Problem description >>
Could you copy, word for word, only the lines from the one containing "A: Dikdik (Madoqua)." through the last line of the records below, both included?

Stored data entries

------------------------------------------------------------------------

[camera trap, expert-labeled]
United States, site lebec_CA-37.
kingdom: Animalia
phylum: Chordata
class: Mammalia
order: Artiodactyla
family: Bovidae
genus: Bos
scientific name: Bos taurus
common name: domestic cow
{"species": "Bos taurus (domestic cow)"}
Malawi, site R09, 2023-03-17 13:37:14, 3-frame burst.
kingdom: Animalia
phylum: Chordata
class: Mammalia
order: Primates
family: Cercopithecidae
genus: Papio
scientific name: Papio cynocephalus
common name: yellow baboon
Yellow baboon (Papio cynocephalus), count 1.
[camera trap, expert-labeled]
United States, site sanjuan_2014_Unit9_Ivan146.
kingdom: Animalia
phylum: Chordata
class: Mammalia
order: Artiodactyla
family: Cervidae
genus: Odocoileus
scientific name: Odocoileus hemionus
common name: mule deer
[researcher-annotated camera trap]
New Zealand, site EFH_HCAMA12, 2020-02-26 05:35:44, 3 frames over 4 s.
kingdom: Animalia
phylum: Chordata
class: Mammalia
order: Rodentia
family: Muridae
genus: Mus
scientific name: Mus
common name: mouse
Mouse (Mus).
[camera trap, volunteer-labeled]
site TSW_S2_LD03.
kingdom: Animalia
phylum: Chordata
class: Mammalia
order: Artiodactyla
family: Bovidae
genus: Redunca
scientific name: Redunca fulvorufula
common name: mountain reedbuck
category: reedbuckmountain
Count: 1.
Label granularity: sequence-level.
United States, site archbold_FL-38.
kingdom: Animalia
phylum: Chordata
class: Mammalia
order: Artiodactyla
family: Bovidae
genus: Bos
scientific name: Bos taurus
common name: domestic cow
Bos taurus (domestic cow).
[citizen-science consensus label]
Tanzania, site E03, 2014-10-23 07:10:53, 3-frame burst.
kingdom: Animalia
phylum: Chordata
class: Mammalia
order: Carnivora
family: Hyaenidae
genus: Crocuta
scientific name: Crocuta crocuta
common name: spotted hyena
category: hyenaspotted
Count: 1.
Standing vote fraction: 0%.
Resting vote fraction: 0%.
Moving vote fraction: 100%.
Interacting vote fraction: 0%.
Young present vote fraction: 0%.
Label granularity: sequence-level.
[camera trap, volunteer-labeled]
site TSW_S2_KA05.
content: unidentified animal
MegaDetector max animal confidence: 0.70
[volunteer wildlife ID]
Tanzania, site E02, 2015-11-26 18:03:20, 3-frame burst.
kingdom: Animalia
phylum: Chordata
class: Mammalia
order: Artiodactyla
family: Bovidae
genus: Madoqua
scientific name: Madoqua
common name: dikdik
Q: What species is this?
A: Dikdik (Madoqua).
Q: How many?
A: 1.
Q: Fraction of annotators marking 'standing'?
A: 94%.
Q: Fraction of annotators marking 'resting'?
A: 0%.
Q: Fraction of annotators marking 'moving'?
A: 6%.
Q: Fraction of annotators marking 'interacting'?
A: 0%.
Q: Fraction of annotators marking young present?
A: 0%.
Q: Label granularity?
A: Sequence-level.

------------------------------------------------------------------------

Reply to the task >>
A: Dikdik (Madoqua).
Q: How many?
A: 1.
Q: Fraction of annotators marking 'standing'?
A: 94%.
Q: Fraction of annotators marking 'resting'?
A: 0%.
Q: Fraction of annotators marking 'moving'?
A: 6%.
Q: Fraction of annotators marking 'interacting'?
A: 0%.
Q: Fraction of annotators marking young present?
A: 0%.
Q: Label granularity?
A: Sequence-level.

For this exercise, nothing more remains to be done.